For 14-year-old Shmuely (Silas) Tebbitt, recess wasn’t always his favorite activity. While his classmates headed outside or to the gym, Shmuely had to hang back.
It wasn’t that he didn’t want to play basketball or baseball, but the teen, who has spina bifida, had outgrown his wheelchair. Not only that, but the wheelchair he’d been using for more than five years was heavy, bulky and falling apart. And when he wasn’t using the wheelchair, he was using crutches and pulling his entire body with his the strength of his upper arms.
“My hands serve as my legs when I am standing, so I couldn’t use them for basketball or baseball, things like that,” says Shmuely, a seventh-grader at Hillel Academy in Milwaukee, affiliated with Chabad-Lubavitch of Wisconsin. Plus, he says, he would tire easily because of all the weight he was pulling using his crutches.
But wheelchairs are expensive, with even basic models going for several thousands of dollars, and the Tebbitt family’s insurance would not cover a new model.
Tired of seeing their friend struggling just to walk into school and not being able to join them for recess or on outings to the park and sometimes, even to synagogue on Shabbat, a group of students at Hillel Academy took matters into their own hands.
Classmates to the Rescue
Leading the charge to help get their classmate a new wheelchair was 13-year-old Avi Pullin, who has been friends with Shmuely for the last few years.
Avi discussed his plans with his mother, an attorney, who suggested the students try and find a grant that might help pay for it. Their search led them to the Bryon Reisch Paralysis Foundation, a Wisconsin foundation that helps those with spinal injuries and neurological disorders.
While Avi’s mother wrote a formal proposal, the kids began writing letters to encourage the foundation to help Shmuely. Some of them typed their letters; others took pen to paper and wrote heartfelt notes by hand.
‘He Likes to Have Fun’
“Writing everything is sometimes hard,” says 12-year-old Rebecca Kalmar, who also participated in the letter-writing campaign. “It’s hard to put things into words, but I knew Shmuely and wanted to help him because he’s a friend.”
In her letter, Rebecca wrote that despite being in a wheelchair, Shmuely “is very positive, and his friends can always learn from him. He is a very kind and thoughtful person who loves nature. ... He likes to have fun, whether he is catching grasshoppers in the grass or playing games on the computer.”
“I think Shmuely needs a new wheelchair because he has trouble in school and getting around in the neighborhood, and keeping up with me and his other friends,” Avi wrote. “My friend Shmuely’s old chair has trouble with the brakes and is hard to push so he can’t participate with us. ... It would make a huge difference for Shmuely to have a new chair because he could do so many more activities with us.”
Clearly, the students were on to something because their campaign caught the attention of Bryon Riesch himself.
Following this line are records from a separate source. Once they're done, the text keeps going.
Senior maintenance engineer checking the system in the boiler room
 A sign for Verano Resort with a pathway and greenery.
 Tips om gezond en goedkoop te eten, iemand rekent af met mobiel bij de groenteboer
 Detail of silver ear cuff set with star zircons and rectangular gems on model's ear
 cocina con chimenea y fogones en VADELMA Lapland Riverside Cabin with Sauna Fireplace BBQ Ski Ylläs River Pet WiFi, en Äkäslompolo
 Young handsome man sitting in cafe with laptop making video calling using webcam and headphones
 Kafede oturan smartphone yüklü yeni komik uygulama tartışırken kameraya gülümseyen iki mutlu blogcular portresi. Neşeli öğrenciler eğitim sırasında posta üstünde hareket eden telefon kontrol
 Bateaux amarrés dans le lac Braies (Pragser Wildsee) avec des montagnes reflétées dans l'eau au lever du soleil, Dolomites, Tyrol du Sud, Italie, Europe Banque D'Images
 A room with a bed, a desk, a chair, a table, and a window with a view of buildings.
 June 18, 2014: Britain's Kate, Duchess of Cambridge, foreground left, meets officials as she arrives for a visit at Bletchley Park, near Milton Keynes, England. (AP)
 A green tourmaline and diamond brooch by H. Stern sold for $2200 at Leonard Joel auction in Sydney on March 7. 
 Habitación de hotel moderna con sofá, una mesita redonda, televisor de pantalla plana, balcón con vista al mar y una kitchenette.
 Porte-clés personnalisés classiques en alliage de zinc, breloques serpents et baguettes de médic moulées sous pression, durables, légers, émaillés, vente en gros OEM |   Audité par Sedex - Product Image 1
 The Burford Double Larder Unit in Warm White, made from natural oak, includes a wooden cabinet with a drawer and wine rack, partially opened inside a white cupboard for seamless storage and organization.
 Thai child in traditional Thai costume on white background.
‘We Were Completely Touched’
“Upon receiving the letters from Silas’ friends, we were completely touched. The way that each one of them sincerely crafted the letters to help out a friend in need was truly inspirational,” says Riesch, who was paralyzed from the chest down after an accident in 1998. “In today’s world, it’s refreshing to see children so unselfishly care for someone else. We were honored to be able to fulfill their request and help him live a more independent life.”
School officials were equally moved by the actions of their students.
“It’s just so touching,” says Devorah Shmotkin, principal of Hillel Academy. “There’s an inner drive and force within the students—a sense of confidence and of doing what’s right. They know what needs to be done and they will do it. It wasn’t a question of should we or shouldn’t we, but how are we going to get him there.”
The principal went on to say that “being a Jewish school, we strive all the time to make their learning come alive for them; to take what they learn in Chumash, Navi or Talmud and apply it to their lives, whether that’s building meaningful friendships with seniors in a nearby nursing home or helping one of their friends.”
“Our students have leadership skills and values you don’t often see in kids today,” says Jennifer Huber, director of development and community engagement at Hillel. “For many kids today, the logic is ‘How can I get a new Xbox or a new bicycle?’ ... a ‘What are you going to do for me?’ mentality. But for our students, it’s all about ‘How can we affect change? What can we do to create a ripple effect?’ ”
On Tuesday, the school held a special assembly where Reisch officially presented the new, sleeker and more lightweight wheelchair to Shmuely.
“I feel very privileged to have very loyal friends and am also very excited,” says Shmuely, who proudly notes that he scored his first two-point shot in basketball while a local news crew was filming a story about the wheelchair dedication.
As for Rebecca, Avi and their classmates, they don’t think they did anything all that special, even if the grown-ups around them know they did.
“It’s just helping out your friend,” says Avi. “And if you can, you should, and I think a lot of people would do it if they could.”